This has been quoted in the literature multiple times and has been inaccurately thought that James O'Keefe had coined the term. He was speaking about the sudden death of Micah True, a 58-year-old ultrarunner and cult hero a.k.a. Caballo Blanco who died on a 12-mile training jog in the rugged Gila Wilderness of southwest New Mexico. After an autopsy, the Albuquerque coroner wrote that “Micah True died as a result of cardiomyopathy during exertion”. Since then, multiple websites have warned their readers on the possible damage from prolonged endurance training.

The suggested etiology for Phidippides cardiomyopathy is the cardiac remodeling from prolonged strenuous exercises.

The repeated prolonged states of volume overload in the right atrium and right ventricle from endurance training will lead to chronic structural changes. Long term changes include patches of cardiac fibrosis which can allow zones of re-entry for cardiac arrhythmias.

It is suggested that cardiac MRI is the best imaging modality to investigate this condition.

== Controversy ==
There is not much evidence describing this condition and other than a case report, no other studies have corroborated the pathophysiological changes suggested by McCullough.

Not all experts agree with Trivax and McCullough. Many feel that further research is necessary to understand this condition better.

━━━━━━━━━━━━━━━━━━━━━━━━━━━━━━

_Exercises:_
A - Decide whether each statement agrees with the passage on Phidippides cardiomyopathy, giving yes or no and quoting the words that decide it: (i) Micah True died during a 12-mile training jog in New Mexico. (ii) Several studies have confirmed the pathophysiological changes McCullough suggested. (iii) Cardiac MRI is suggested as the best imaging modality for this condition.
B - Retype the passage on Phidippides cardiomyopathy word for word, starting at "It is suggested" and ending at "suggested by McCullough.".
None of the rows are needed for this work.

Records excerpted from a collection

━━━━━━━━━━━━━━━━━━━━━━━━━━━━━━

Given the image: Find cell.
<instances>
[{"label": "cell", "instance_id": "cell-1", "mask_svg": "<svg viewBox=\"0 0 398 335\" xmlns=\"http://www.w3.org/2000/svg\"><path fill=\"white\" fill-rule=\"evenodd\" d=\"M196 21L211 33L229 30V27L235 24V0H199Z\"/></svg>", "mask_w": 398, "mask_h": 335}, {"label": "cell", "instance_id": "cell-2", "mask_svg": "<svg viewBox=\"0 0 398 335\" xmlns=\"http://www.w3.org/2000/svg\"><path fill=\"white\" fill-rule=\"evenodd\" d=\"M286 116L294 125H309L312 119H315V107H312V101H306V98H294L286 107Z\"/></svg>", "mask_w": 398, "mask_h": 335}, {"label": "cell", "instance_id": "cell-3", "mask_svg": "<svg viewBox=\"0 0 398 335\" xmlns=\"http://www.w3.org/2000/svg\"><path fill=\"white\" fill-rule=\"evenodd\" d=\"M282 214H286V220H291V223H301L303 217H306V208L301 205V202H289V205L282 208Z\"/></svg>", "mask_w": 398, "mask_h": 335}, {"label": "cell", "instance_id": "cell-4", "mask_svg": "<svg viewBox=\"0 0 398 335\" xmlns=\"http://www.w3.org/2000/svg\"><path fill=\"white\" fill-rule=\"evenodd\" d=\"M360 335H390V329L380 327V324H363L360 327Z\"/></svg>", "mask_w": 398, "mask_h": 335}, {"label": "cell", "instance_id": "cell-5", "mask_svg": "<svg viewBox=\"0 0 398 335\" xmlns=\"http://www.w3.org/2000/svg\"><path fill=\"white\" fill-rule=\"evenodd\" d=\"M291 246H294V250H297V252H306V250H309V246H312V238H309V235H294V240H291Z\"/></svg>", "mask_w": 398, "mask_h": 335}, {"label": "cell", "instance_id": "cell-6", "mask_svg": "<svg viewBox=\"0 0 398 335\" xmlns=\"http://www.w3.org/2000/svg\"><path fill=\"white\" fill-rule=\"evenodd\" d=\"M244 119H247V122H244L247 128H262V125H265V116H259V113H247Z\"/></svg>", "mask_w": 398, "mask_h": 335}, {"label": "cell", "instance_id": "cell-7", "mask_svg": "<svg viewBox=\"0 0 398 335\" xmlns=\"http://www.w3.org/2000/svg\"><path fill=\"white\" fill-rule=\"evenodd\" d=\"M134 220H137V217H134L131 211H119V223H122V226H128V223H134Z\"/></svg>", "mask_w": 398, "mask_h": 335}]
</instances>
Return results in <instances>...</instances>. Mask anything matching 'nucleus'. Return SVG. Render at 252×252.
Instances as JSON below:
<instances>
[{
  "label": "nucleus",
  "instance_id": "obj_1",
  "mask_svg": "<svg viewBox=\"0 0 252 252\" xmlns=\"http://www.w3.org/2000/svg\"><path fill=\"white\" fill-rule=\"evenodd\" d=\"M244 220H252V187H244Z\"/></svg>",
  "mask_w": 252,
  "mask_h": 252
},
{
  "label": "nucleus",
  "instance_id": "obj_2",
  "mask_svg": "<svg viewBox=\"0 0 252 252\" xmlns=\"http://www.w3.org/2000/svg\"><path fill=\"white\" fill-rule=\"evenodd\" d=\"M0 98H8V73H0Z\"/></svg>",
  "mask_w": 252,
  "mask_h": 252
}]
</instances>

━━━━━━━━━━━━━━━━━━━━━━━━━━━━━━

_Task-by-task solutions:_
A -
(i) Yes: "died on a 12-mile training jog in the rugged Gila Wilderness of southwest New Mexico"
(ii) No: "other than a case report, no other studies have corroborated the pathophysiological changes suggested by McCullough"
(iii) Yes: "It is suggested that cardiac MRI is the best imaging modality to investigate this condition"

B -
It is suggested that cardiac MRI is the best imaging modality to investigate this condition.

== Controversy ==
There is not much evidence describing this condition and other than a case report, no other studies have corroborated the pathophysiological changes suggested by McCullough.